Alex : J’ai eu un peu de temps libre en Allemagne. Mais j’ai eu la grippe à Berlin. J’ai vomi tout le temps. Un docteur est venu me faire une piqûre dans les fesses ! J’étais malade en train de vomir, et personne ne parlait anglais… Horrible. Voilà c’était ma journée off à Berlin…

C’est naze !
Alex : C’était terrible, j’étais toute seule. J’ai du appeler mon label à 6 heures du matin, vous devez m’appeler un docteur. Un peu naze en effet, c’est le moins qu’on puisse dire.

Un petit mot sur « Rum Rumspringa » ?
Alex : Ca vient d’une tradition Amish. Quand les gamins atteignent l’age de 16/17 ans ils partent faire un « Rumspringa ». Ils partent à la découverte de notre monde et font ce qu’ils veulent vraiment tout : le sexe, la boisson... Après ils reviennent et ils doivent choisir entre les deux mondes. Rester fidèle au mode de vie Amish ce qui est un engagement.
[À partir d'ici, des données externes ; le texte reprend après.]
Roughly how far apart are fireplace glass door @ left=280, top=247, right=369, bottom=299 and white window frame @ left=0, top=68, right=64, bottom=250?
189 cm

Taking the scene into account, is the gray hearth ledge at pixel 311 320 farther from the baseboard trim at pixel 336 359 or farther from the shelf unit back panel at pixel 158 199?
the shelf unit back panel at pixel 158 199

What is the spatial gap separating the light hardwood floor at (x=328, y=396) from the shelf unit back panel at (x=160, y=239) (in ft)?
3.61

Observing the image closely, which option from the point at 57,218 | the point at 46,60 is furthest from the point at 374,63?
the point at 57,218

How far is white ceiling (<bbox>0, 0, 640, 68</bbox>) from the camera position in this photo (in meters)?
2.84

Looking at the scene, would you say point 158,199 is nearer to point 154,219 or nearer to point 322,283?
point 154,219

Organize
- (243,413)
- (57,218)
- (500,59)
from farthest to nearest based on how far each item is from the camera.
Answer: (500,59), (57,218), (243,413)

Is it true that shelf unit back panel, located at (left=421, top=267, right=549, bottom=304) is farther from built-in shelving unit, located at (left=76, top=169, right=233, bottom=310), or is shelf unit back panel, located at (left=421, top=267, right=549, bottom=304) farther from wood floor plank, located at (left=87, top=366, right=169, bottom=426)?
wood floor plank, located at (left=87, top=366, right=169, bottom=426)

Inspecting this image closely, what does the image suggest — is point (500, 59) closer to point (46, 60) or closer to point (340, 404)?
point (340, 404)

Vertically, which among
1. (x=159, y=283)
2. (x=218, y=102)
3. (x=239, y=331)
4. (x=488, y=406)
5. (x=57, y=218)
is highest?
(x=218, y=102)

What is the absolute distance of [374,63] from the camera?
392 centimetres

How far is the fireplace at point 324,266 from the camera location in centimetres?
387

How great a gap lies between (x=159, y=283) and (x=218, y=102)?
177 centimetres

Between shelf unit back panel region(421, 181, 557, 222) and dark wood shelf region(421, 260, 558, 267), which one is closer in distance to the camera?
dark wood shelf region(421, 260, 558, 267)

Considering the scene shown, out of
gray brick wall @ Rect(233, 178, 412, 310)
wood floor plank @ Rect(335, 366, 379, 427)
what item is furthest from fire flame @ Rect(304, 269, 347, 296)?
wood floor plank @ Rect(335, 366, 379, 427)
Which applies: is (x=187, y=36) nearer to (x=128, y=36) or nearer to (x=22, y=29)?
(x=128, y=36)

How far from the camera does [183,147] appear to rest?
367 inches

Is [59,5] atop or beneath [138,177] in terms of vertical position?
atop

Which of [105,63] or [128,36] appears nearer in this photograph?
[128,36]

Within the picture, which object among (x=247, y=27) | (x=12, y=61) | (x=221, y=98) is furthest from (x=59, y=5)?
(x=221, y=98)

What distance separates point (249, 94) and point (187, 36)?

Si ils choisissent de partir, ils sont excommuniés sans possibilité de retour.

Et « Fire ant » ?
Alex : C’est une chanson plus personnelle. Les fourmis rouges (fire ant, ndlr) sont vraiment mauvaises, méchantes. Cela parle d’une personne assez destructrice dans ma vie. Elle n’arrêtait pas de se mettre en travers d’une relation. Elle me rampait dessus, me piquait et cela ne s’arrêtait jamais. Cette chanson lui est dédiée, elle était rousse (red hair, ndlr) rires… 

Propos recueillis le 26 mars 2012.
Album « Alex Winston » disponible.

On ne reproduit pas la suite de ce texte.